Luxury retail continues to show strongest growth in the prime Asian cities according to Colliers International’s latest global retail report.
One key factor driving luxury sales is rising consumer confidence due in part to consumers’ fading memories of the recent global economic crisis. Another factor is the sizable gain in income of the highest earners – driving an increased propensity to spend.
“Our analysis reveals a retail market that is cautiously optimistic and steadily growing in many sectors despite some hiccups of caution due to threats to global economic growth and the shadow of e-commerce,” said Anjee Solanki, national director, retail services, USA with Colliers International.
Simon Lo, executive director of research & advisory, Asia, said the increased popularity of eCommerce in Asia – particularly in China and India – are having a significant impact.
“Top end brands will continue to stay in core areas but mid-tier brands will be moving to decentralised sub-markets as the new supply of retail stocks in core districts of some cities are very limited,” he said.

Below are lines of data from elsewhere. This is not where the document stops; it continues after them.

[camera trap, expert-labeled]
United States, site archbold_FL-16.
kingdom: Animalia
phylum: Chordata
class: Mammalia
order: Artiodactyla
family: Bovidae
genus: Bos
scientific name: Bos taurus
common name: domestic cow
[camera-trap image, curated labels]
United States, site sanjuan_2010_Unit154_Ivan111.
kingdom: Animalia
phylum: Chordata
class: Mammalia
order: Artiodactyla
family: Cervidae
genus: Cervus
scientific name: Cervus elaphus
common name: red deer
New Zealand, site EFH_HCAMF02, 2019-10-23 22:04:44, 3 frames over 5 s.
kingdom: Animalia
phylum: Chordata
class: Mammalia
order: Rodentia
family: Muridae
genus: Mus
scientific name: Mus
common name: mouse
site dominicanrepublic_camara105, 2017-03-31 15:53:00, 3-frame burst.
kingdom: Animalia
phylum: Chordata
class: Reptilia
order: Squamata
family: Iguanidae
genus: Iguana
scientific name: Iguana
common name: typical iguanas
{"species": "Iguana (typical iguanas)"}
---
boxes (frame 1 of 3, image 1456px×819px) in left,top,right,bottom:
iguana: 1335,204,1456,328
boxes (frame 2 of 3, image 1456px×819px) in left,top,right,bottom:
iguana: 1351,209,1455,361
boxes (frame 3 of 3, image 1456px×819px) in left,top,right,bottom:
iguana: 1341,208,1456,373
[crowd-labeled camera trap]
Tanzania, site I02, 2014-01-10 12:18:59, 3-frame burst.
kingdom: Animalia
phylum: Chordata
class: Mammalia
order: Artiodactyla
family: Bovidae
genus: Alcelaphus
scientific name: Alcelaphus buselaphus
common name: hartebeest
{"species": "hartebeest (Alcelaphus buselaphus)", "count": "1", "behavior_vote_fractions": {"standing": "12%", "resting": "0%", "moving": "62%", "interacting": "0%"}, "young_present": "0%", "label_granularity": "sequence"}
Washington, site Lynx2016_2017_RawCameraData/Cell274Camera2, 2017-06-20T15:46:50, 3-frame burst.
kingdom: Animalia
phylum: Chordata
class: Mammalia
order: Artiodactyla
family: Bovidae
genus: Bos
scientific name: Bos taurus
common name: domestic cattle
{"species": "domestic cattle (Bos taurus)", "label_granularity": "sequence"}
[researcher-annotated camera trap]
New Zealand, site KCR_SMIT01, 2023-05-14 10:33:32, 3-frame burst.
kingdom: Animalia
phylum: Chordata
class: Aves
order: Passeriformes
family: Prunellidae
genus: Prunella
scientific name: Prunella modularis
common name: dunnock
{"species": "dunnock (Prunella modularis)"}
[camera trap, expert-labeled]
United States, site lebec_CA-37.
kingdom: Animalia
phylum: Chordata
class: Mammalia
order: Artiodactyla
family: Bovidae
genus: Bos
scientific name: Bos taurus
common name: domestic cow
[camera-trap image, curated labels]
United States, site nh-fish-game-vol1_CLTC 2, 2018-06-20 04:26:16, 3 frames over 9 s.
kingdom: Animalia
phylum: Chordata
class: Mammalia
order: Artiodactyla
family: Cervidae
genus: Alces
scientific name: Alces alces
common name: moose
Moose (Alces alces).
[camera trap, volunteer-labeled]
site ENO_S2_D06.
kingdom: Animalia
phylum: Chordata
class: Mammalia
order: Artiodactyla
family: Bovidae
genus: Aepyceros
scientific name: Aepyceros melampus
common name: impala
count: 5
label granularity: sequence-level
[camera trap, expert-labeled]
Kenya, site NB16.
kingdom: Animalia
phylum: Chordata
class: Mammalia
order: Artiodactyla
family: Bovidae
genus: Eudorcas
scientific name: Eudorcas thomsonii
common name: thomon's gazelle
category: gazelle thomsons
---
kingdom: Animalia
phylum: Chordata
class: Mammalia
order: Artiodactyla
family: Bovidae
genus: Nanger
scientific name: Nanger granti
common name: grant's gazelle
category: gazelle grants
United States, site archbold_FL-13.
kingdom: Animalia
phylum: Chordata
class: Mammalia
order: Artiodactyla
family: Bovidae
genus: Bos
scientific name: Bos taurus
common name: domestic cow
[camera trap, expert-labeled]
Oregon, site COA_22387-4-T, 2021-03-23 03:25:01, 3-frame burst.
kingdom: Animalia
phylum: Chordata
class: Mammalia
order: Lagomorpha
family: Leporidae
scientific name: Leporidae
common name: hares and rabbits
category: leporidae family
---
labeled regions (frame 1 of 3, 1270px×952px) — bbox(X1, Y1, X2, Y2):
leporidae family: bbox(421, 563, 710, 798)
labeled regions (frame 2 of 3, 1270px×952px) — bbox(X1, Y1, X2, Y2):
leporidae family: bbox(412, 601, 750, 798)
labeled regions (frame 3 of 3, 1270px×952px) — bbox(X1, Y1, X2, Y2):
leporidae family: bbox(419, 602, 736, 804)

Other key findings include:
- New supply is robust in developing markets. The global expansion of the workforce and the middle class is spurring a need for new supply.
- Optimism is tempered by threats to global economic growth and the specter of e-commerce. E-commerce is affecting both traditional and luxury retailers across the globe
- Strong performance of high street markets and growing development in emerging markets. The generally positive outlook is underpinned by the economic recovery in the US and strong job growth in many parts of the globe.